Must be some local logic that I’m not up to speed with, but no point in arguing. The happy truth was that supplies of gas were now abundantly evident.

‘Could I reserve one and come and collect it later this afternoon?’ I asked. ‘Of course I’ll pay for it now.’

The way he looked at me made it clear that this was a preposterous suggestion. ‘At two o’clock the shifts change,’ he said. ‘We’re two different teams.’

Sod you. How d’you say that in Spanish?

By now I was feeling bullish. I battled back through the rain, dodged into a kiosko for a cafe con leche, and as I finished it, the rain began to ease. With a new spring in my sodden boots I walked home over the wasteland past the flooded oasis of palm trees and texted Jose Manuel.

A couple of hours later his car drew up and we revisited the gasolinera and stocked up with two bombonas, just to be sure. The spag bol tasted delicious, and with a celebratory bottle of tempranillo (1.50 Euros and quite drinkable) life as an immigrant was looking distinctly rosy, despite the rain.

Life of an Immigrant

You’ll get fed up with me gloating about how wonderful the weather is – so hot this November morning in Alicante that I was gasping for water by the time I’d visited four different offices in

El puerto, Alicante

an attempt to register me as a resident.

Spain is certainly living up to its reputation of tiresome bureaucracy. The ayuntamiento is where you have to register but after waiting in a long queue I was directed to another building a few streets away. Off I went, only to discover that as a member of the European community I first have to get an identification number from the police station. Another walk in the hot sun. ‘Oh no,’ said the fearsome looking officer on duty, ‘this service has now moved a mile out of town.’ So back to the car I went.

At last I found it, only to be told that I’d come too late. You have to be there at 8.00 in the morning to join the queue. If you’re lucky you’ll get one of the 40 tickets to see someone later that day. After that I have to go back to the ayuntamiento to start the process all over again.

Oh the joys of being an immigrant. Still, at least the sun is shining. Next week they’re forecasting rain.

Stranger than fiction

Life is stranger than fiction, they say, so maybe it’s just a coincidence.

A few months back I submitted the first chapter and synopsis of my novel Fragments of a Dream for a competition in a magazine.

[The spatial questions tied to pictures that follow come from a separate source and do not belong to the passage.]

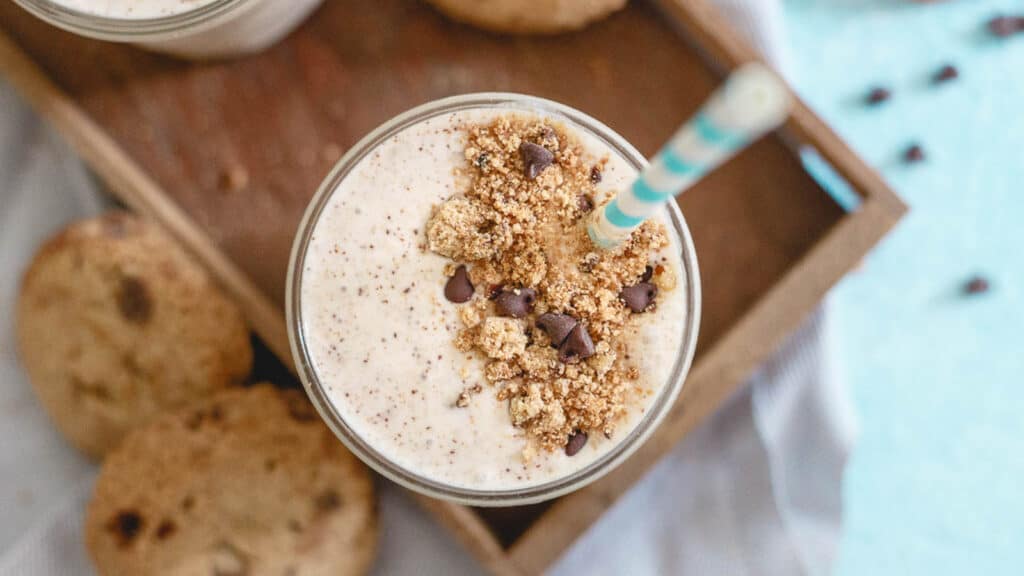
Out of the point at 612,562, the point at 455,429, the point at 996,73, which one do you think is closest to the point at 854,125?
the point at 996,73

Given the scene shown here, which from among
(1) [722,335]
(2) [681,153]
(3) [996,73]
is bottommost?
(1) [722,335]

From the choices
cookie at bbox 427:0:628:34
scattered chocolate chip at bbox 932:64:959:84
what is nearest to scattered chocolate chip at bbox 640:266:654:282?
cookie at bbox 427:0:628:34

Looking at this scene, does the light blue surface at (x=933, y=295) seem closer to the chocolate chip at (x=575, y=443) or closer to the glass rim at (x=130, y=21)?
the chocolate chip at (x=575, y=443)

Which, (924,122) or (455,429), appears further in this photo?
(924,122)

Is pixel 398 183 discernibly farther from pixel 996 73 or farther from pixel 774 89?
pixel 996 73

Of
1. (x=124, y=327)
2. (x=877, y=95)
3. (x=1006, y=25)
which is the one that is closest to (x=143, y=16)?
(x=124, y=327)

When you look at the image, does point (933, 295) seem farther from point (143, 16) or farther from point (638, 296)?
point (143, 16)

It’s the story of a woman who meets the love of her life on a Greek island and goes back years later to find him.

So imagine my surprise yesterday when I read in the same magazine that one of its correspondents is writing a novel. You guessed it. About a woman who meets the love of her life on a Greek island.

Maybe I should be flattered. It proves it was a good idea. Great minds think alike.

Or maybe I should be worried. Little me against the power of the publishing giants.

Or maybe it’s just a coincidence after all.